Problem details>
Retype all of the material below word for word, leaving out the pictures.

(Data records)
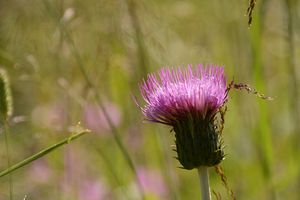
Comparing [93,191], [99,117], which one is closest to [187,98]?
[93,191]

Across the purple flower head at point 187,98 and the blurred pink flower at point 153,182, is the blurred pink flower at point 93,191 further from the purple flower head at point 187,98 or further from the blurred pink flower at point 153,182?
the purple flower head at point 187,98

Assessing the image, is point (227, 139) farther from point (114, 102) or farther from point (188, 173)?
point (114, 102)

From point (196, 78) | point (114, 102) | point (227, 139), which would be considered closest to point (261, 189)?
point (227, 139)

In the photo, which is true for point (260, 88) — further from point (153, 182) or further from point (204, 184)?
point (153, 182)

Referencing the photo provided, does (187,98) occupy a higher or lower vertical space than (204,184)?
higher

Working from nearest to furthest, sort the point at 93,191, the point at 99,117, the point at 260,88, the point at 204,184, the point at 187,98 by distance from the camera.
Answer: the point at 204,184 → the point at 187,98 → the point at 260,88 → the point at 93,191 → the point at 99,117

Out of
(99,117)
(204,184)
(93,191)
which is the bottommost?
(204,184)

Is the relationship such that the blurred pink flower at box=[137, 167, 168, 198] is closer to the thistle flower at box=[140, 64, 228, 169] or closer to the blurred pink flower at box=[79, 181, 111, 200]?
the blurred pink flower at box=[79, 181, 111, 200]

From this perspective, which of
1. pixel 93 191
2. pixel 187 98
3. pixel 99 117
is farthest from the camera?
pixel 99 117
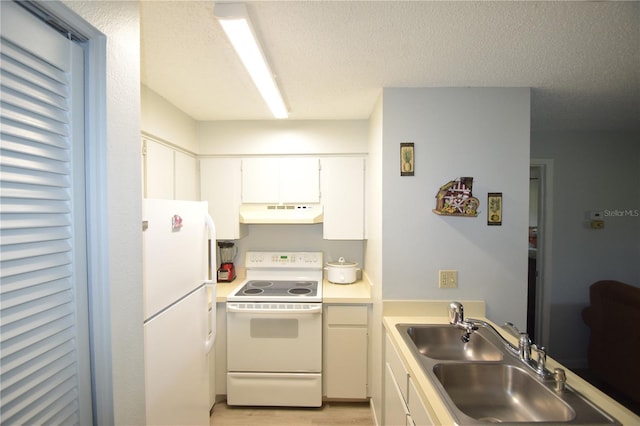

Output for this exercise>
Comparing [93,191], [99,117], which one is closest to [187,98]?
[93,191]

Across the purple flower head at point 187,98 and the blurred pink flower at point 153,182, is the blurred pink flower at point 93,191 further from the purple flower head at point 187,98 or further from the blurred pink flower at point 153,182?
the purple flower head at point 187,98

Assessing the image, is point (227, 139) farther from point (114, 102) or farther from point (188, 173)?
point (114, 102)

From point (196, 78) | point (114, 102) | point (227, 139), which would be considered closest to point (261, 189)?
point (227, 139)

In the photo, which is true for point (260, 88) — further from point (153, 182) or further from point (204, 184)?
point (153, 182)

Referencing the photo provided, does (187,98) occupy a higher or lower vertical space than (204,184)?
higher

Working from nearest to furthest, sort the point at 93,191, the point at 99,117, the point at 260,88, the point at 204,184, the point at 187,98 by distance from the camera.
Answer: the point at 204,184 → the point at 187,98 → the point at 260,88 → the point at 93,191 → the point at 99,117

Out of
(99,117)
(204,184)
(93,191)
which is the bottommost?
(204,184)

Is the relationship such that the blurred pink flower at box=[137, 167, 168, 198] is closer to the thistle flower at box=[140, 64, 228, 169] or closer to the blurred pink flower at box=[79, 181, 111, 200]?
the blurred pink flower at box=[79, 181, 111, 200]

From this perspective, which of
1. pixel 93 191
2. pixel 187 98
3. pixel 99 117
is farthest from the camera?
pixel 99 117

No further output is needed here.